Should I train a custom model for my data using bonito?

For the vast majority Oxford Nanopore sequencing use cases there is no need to train custom basecall models. Oxford Nanopore releases production basecall models through the Dorado project and these are incorporated into the MinKnow device software available on all Oxford Nanopore devices. These models are trained using a highly diverse pool of training samples and rigorously validated to ensure robust performance across a wide range of sample types, making them the recommended choice for general use cases.

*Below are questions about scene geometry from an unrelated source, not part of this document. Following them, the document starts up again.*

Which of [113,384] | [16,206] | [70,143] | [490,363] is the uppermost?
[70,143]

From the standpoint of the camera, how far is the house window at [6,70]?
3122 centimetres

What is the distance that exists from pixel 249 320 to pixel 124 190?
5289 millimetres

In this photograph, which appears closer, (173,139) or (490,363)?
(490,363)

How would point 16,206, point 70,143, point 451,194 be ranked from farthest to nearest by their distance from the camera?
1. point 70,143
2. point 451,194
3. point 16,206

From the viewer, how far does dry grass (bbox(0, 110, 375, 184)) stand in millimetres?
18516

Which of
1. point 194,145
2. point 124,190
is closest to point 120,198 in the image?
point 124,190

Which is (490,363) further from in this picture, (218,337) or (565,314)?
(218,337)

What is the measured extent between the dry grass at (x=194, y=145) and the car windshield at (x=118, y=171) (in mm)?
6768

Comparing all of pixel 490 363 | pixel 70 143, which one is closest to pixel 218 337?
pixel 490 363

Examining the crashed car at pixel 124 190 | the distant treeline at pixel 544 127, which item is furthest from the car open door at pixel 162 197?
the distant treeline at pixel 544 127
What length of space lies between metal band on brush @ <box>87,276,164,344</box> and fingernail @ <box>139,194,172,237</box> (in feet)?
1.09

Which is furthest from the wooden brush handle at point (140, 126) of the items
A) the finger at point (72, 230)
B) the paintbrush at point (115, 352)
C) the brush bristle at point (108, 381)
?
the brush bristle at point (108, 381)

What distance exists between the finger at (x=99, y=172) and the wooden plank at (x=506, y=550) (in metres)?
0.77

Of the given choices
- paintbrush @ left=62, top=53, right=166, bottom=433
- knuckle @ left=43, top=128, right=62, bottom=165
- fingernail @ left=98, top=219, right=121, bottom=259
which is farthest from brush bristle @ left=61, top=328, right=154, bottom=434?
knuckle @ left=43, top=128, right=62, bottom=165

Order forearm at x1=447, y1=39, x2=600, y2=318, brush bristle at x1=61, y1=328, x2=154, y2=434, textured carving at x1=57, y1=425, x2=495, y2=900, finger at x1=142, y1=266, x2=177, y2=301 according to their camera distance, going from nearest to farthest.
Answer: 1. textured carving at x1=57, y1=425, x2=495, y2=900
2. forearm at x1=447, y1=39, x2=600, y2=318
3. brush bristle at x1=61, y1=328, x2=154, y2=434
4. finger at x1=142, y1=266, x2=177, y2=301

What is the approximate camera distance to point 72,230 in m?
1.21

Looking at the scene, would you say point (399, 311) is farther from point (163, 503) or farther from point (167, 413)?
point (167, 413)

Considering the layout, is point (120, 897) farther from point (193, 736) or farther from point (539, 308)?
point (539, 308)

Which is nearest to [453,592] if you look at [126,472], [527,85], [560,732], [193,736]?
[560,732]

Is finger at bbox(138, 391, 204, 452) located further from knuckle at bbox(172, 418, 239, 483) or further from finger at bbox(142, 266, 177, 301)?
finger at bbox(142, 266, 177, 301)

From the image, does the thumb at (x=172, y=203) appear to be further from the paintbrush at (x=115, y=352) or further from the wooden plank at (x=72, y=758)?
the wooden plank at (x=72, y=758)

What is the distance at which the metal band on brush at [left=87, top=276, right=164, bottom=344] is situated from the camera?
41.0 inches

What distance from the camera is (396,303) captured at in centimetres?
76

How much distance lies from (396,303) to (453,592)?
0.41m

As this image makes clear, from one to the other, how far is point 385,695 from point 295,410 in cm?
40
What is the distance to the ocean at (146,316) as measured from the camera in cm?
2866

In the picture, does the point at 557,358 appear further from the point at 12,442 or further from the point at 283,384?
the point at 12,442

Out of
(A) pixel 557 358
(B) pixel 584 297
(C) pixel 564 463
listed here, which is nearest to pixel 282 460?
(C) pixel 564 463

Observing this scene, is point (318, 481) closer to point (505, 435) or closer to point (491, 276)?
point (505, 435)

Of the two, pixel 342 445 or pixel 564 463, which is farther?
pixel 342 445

Model training can be a complex and resource-intensive process, requiring a good understanding of machine learning principles, bioinformatics, and nanopore sequencing data. While Bonito provides tools to facilitate model training, it is important to note that we are unable to offer extensive support for custom model training. Users undertaking this should be prepared to troubleshoot and refine their workflows independently, the examples below are intended as a starting point for further development.

Training a model

Bonito models can be trained with the bonito train command. The choice of model design and hyperparameters for training will depend on the experiment and the data provided. Some default values are provided by Bonito, but these may need to be adjusted to fit your requirements.

The required arguments are shown below, for a full argument list including optional arguments please see bonito train --help

bonito train 
    {output_directory}                     # Positional argument. This is the directory that the output will be written to
    --directory {Path}                     # Path to the training data
    --epochs {int}                         # Number of epochs to train for
    --chunks {int}                         # Number of chunks read per epoch
    --valid-chunks {int}                   # Number of chunks used in validation at the end of each epoch
    ### One of the following arguments must be supplied
    --pretrained {Path}                    # Path to an existing model to finetune from. It is recommended to use a released model.
    --config {Path}                        # Path to a model definition file if training from scratch. Examples can be found in `bonito/models/configs`

Input data type and structure

Preparing training data with --save-ctc

The simplest way to prepare data for bonito training is using the --save-ctc flag with bonito basecaller:

bonito basecaller {initial_model} {input_data} --reference {ref.fasta} --save-ctc > basecalls.bam

In addition to the basecalls.bam output file this will generate a chunks.npy, references.npy and reference_lengths.npy file in the same output directory. This can be used immediately for basecaller training with bonito train ... --directory {basecaller_output_dir}

Understanding the data format

  • chunks.npy is a numpy-array of shape num_chunks * chunksize where each row is a fixed size 'slice' of the raw signal data from the input pod5/fast5.
  • references.npy is a numpy array of shape num_chunks * max_ref_len where each row contains a 'slice' of the reference-sequence which the chunk should align to. Bases are labelled as A=1, C=2, G=3, T=4. Since the number of reference bases will vary between chunks the reference array is zero-padded and the width of the array is the longest reference sequence in the sample
  • reference_lengths.npy is a numpy-array of shape num_chunks. This is a helper array that indicates the start-index of the zero-padding in references.npy

Combining multiple datasets

In some cases it may be necessary to make several calls to bonito basecaller --save-ctc and combine the results. In these cases the output arrays can be combined by concatenation.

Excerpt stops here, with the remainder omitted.